Will PBOC’s Reserve Ratio Cuts Fuel Gains in Real Estate Prices?


The Chinese central bank’s abrupt decision to cut the required reserve ratio for commercial lenders has triggered concerns that the liquidity unleashed could fuel further gains in asset prices.

On 17 April the People’s Bank of China made the surprise announcement that it would be reducing the required reserve ratio for large-scale commercial banks, joint-stock commercial banks, municipal commercial banks, non-county rural village commercial banks and foreign-invested banks by 100 basis points starting from 25 April.

The reduction is expected to unleash 1.3 trillion yuan in liquidity, of which 900 billion yuan will be used to repay the medium-term lending facilities (MLF)  borrowed by lenders from PBOC as part of the latter’s open market operations.

The sudden release of such a sizeable volume of liquidity has triggered concerns within China that funds will eventually flow into the real estate or stock markets, particularly given the contribution made by ample liquidity to asset prices during the period from 2014 to 2017.

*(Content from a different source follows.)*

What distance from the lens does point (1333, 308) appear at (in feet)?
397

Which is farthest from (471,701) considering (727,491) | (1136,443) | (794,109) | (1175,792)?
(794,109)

According to a research paper from Changjiang Securities entitled “A Historical Perspective on Market Trends Following Targeted Reserve Ratio Reductions (历史看,定向降准后的市场走势情况) the Chinese central bank has implemented a total of 8 required reserve ratio cuts since 2014, three of which were targeted (April 2017, June 2014 and June 2015), and five across the board (February 2015, April 2015, September 2015, October 2015 and March 2016).

The paper concludes that the Shanghai Composite Index and Shenzhen ChiNext Index showed a high probability of short-term gains in the wake of across the board reserve ratio cuts, although there was no pattern of price shifts following targeted reductions.



Liu Deng (刘澄), a professor at the Beijing Science and Technology University’s School of Business, said to China Economic Weekly that the required reserve ratio cut is only a “micro-adjustment,” and does not mark a shift in PBOC monetary policy towards greater loosening.

He expects the China Banking and Insurance Regulatory Commission (CBIRC) and PBOC to implement strict controls of the specific usage of funds by lenders, in order to ensure that liquidity flows towards enterprises.

In order to prevent the released funds from flowing into the real estate sector, PBOC has outlined clear restrictions on the usage of funds, requiring that financial institutions direct them towards lending for small and micro-enterprises.

PBOC has required that commercial lenders make appropriate reductions in financing costs for small businesses and improve financial services for them, as well as included these requirements in its macro-prudential assessments (MPA).

For this reason Deng does not expect the reserve ratio cut to have much direct impact upon China’s stock markets.

“However, this also sends the signal that the state wants economic stability, and hopes to reduce downward pressure on the economy,” said Deng. “For the stock market, this can also be viewed as a positive.”

Gu Yunchang (顾云昌), vice-chair of the Ministry of Housing and Urban-Rural Development’s specialist commission and chair of the National Real Estate Commercial League (全国房地产商会联盟), said that that the cuts are unlikely to spur gains in property prices in first or second-tier cities, given that the Chinese central bank’s determination to channel the funds towards small businesses in the real economy.

“The core of this reserve ratio cut is expanding support to the real economy,and small and micro-enterprises in particular,” said Gu.